Isaac Newton's religious views


Isaac Newton's religious views
Sir Isaac Newton at 46 in Godfrey Kneller's 1689 portrait
The life of
Isaac Newton
Early life
Middle years
Later life
Writing Principia
Religious views
Occult studies

Sir Isaac Newton (1643-1727) was an English physicist, mathematician, astronomer, natural philosopher, theologian and alchemist. He also wrote many works that would now be classified as occult studies.

Newton wrote a number of religious tracts dealing with the literal interpretation of the Bible, as he considered himself to be one of a select group of individuals who were specially chosen by God for the task of understanding Biblical scripture.[1] Newton’s conception of the physical world provided a stable model of the natural world that would reinforce stability and harmony in the civic world. Newton saw a monotheistic God as the masterful creator whose existence could not be denied in the face of the grandeur of all creation.[2][3]

Although born into an Anglican family, by his thirties Newton held a Christian faith that, had it been made public, would not have been considered orthodox by mainstream Christianity;[4] in recent times he has been described as heretical to orthodoxy.[5]

Contents

Biblical studies

Though he is better known for his love of science, the Bible was Sir Isaac Newton's greatest passion. He devoted more time to the study of Scripture than to science, and he said, "I have a fundamental belief in the Bible as the Word of God, written by those who were inspired. I study the Bible daily."[6] He spent a great deal of time trying to discover hidden messages within the Bible. After 1690, Newton wrote a number of religious tracts dealing with the literal interpretation of the Bible.

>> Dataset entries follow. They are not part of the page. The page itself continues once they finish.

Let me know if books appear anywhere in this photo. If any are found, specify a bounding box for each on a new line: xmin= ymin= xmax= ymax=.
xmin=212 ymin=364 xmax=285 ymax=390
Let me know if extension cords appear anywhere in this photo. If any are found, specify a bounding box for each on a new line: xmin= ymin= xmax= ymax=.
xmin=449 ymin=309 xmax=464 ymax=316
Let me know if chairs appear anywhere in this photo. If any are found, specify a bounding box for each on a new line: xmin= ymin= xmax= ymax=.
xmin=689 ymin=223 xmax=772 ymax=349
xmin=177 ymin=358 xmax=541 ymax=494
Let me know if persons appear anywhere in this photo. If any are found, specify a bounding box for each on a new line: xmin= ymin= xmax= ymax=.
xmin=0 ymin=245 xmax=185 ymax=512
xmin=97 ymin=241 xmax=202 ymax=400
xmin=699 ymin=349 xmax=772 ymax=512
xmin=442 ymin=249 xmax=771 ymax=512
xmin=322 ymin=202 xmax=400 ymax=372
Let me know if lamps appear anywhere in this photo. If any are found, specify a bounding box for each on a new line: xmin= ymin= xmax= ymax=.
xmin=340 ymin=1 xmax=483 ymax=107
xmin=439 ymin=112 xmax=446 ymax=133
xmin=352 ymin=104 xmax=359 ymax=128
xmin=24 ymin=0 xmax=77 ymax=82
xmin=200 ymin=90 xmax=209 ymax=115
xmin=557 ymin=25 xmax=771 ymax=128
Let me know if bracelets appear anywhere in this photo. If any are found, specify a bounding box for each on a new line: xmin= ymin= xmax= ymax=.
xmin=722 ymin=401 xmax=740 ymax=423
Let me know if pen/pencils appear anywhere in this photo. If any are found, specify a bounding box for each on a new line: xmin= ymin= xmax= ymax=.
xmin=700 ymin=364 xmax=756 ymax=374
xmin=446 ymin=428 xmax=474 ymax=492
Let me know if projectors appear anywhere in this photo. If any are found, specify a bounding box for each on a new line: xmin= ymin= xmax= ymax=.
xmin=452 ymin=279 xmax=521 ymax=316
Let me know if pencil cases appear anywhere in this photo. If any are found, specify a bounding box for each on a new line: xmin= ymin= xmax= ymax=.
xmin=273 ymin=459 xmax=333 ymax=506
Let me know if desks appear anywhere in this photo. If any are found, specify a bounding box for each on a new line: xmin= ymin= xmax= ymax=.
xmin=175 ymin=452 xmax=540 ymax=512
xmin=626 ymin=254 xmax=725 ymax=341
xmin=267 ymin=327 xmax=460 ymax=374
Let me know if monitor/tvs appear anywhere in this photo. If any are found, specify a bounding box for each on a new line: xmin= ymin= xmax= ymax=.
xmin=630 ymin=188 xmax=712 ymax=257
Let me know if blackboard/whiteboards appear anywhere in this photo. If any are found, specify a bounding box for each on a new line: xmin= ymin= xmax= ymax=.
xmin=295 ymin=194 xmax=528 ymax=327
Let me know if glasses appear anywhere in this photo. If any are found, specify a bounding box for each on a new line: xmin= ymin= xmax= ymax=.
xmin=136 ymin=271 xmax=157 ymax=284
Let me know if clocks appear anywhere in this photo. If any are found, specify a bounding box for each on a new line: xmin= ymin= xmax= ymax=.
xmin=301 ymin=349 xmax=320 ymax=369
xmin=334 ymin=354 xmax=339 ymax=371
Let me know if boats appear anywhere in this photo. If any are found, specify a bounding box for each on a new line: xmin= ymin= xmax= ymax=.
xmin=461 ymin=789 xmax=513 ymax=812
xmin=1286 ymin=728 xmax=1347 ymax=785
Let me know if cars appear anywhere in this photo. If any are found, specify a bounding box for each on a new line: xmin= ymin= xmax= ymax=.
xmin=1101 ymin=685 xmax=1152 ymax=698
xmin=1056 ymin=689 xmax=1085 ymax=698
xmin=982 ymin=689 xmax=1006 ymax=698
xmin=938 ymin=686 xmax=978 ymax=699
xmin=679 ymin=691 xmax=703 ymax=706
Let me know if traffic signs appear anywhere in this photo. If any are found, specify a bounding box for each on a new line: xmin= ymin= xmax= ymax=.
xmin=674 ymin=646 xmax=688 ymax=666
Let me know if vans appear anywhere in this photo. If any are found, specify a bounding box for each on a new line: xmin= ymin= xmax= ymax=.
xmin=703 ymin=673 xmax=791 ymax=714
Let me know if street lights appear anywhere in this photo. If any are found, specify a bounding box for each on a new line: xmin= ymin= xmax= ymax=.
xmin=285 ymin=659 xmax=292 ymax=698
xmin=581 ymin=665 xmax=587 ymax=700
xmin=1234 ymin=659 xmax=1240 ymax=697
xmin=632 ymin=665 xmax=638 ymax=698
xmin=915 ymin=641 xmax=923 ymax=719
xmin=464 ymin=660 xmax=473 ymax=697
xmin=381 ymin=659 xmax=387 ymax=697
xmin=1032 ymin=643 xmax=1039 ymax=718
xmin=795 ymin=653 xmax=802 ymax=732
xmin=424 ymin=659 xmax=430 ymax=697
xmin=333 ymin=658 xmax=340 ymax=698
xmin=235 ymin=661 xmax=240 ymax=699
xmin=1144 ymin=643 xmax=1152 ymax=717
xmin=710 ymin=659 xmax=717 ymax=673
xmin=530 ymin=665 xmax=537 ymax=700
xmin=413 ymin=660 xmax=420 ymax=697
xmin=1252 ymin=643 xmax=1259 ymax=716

In a manuscript Newton wrote in 1704 in which he describes his attempts to extract scientific information from the Bible, he estimated that the world would end no earlier than 2060. In predicting this he said, "This I mention not to assert when the time of the end shall be, but to put a stop to the rash conjectures of fanciful men who are frequently predicting the time of the end, and by doing so bring the sacred prophesies into discredit as often as their predictions fail."[7]

Prophecy

Newton was a strong believer in prophetic interpretation of the Bible and considered himself to be one of a select group of individuals who were specially chosen by God for the task of understanding Biblical scripture.[1]

Unlike a prophet in the classical sense of the word, Newton relied upon existing Scripture to prophecy for him, believing his interpretations would set the record straight in the face of what he considered to be, "so little understood".[8]

Though he would never write a cohesive body of work on Prophecy, Newton's beliefs would lead him to write several treatises on the subject, including an unpublished guide for prophetic interpretation entitled, Rules for interpreting the words & language in Scripture. In this manuscript he details the necessary requirements for what he considered to be the proper interpretation of the Bible.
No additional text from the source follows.